Read The Hero and the Crown Online
Authors: Robin McKinley
Teka frowned. “Redroot. That’s—um—astzoran. Red-root’s the old term for
it—they used to think it was good for some things.”
“What things?”
Teka glanced at her and Aerin bit her lip. “Why do you want to know?”
“I—oh—I read a lot in the old books in the library while I wasn’t ... feeling quite
well. There was some herb-lore, and they mentioned redroot.”
Teka considered, and some of her thoughts were similar to Tor’s when Aerin
had asked him to teach her swordplay. Teka had never thought about whether
Aerin’s fate had more to do with what Aerin was or what Damar was, or for
reasons beyond either; Teka merely observed that Aerin’s fate was unique. But
she knew, knew better even than the cousin who loved her, that Aerin would
never be a court lady; not like Galanna, who was a beautiful termagant, but
neither like Arlbeth’s first wife, Tatoria, whom everyone had loved.
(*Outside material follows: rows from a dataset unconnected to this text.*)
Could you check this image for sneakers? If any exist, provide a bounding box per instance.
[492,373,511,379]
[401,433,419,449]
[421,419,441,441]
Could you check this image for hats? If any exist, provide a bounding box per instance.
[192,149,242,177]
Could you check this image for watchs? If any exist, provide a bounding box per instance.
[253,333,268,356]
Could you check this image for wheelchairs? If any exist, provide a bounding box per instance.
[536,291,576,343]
None of the
traditions of Arlbeth’s court could help the king’s daughter discover her fate; but
Teka, unlike Aerin herself, had faith that the destiny was somewhere to be found.
She hesitated, but she could remember nothing dangerous about the no longer
valued redroot.
“Astzoran doesn’t grow around here,” said Teka; “it is a low weedy plant that
prefers open meadows. It spreads by throwing out runners, and where the runner
touches the earth a long slender root strikes down. That is the redroot.” Teka
pretended great concentration upon her patch. “I might take a few days to ride
into the meadows beyond the City and into the Hills; I am reminded that there are
herbs I need, and I prefer to gather my own. If you wish to come, I will show you
some astzoran.”
The ointment recipe, Aerin found, was not as exact as it might be. She made
one mixture, spread some of it on one finger, and thrust the finger into a candle
flame—and snatched it out again with a yelp. Three more mixtures gained her
three more burnt fingers—and a terrific lecture from Teka, who was not, of
course, informed as to the details of why Aerin seemed intent on burning her
fingers off. After that she used bits of wood to smear her trial blends on; when
they smoked and charred, she knew she had not yet got it right.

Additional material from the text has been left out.